In publishing, a slush pile is a set of unsolicited query letters or manuscripts that have either been directly sent to a publisher by an author, or which have been delivered via a literary agent representing the author who may or may not be familiar to the publisher. The responsibility of sifting through slush piles is usually reserved either to editor assistants or to outside contractors called publisher's readers or "first readers". If the reader finds something of interest and can convince a senior editor to accept it, they may earn credit.

But Jean Hannah Edelstein said in one of her articles about the slush pile that initially you enjoy the job of opening the letters, but later you find it an arduous and tedious job. 

Most agents and major publishing houses do not accept unsolicited manuscripts and slush piles are on average usually regarded as undesirable in many literary circles due to the large number of both aspiring and former writers who often produce content of unsatisfactory quality.
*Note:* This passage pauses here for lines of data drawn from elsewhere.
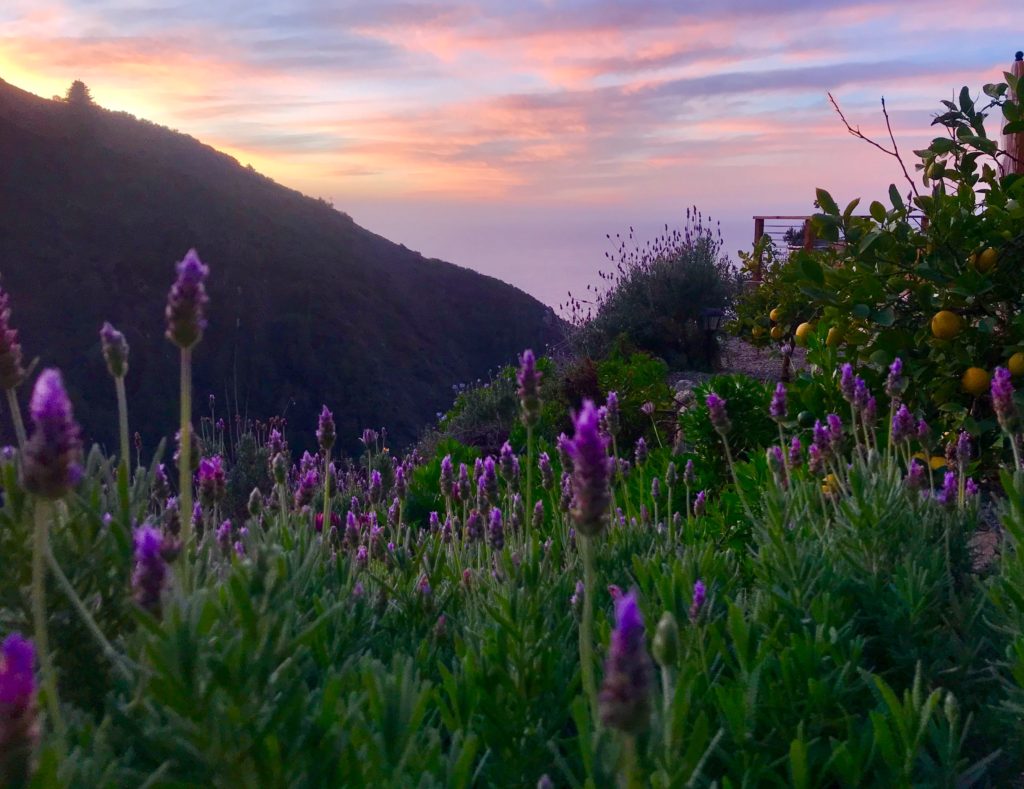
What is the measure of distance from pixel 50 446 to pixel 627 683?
0.67 meters

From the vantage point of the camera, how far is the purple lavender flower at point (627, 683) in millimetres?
852

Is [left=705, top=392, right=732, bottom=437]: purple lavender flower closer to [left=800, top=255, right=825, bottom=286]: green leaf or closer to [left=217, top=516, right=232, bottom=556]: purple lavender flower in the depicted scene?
[left=217, top=516, right=232, bottom=556]: purple lavender flower

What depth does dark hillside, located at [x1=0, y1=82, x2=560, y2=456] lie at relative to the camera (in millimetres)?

However, this is not always the case with many smaller publishers or independent editors who are often open to both inexperienced and formerly established writers—both of whom may be able to create original content for the publisher and potentially turn a profit.

In 2008, HarperCollins introduced a website, authonomy, to manage and exploit the slush pile from a web-based perspective, but it was closed in 2015 because writers were gaming the system. Website Youwriteon acts as a slush pile filter for Random House, Orion Publishing Group and Bloomsbury Publishing.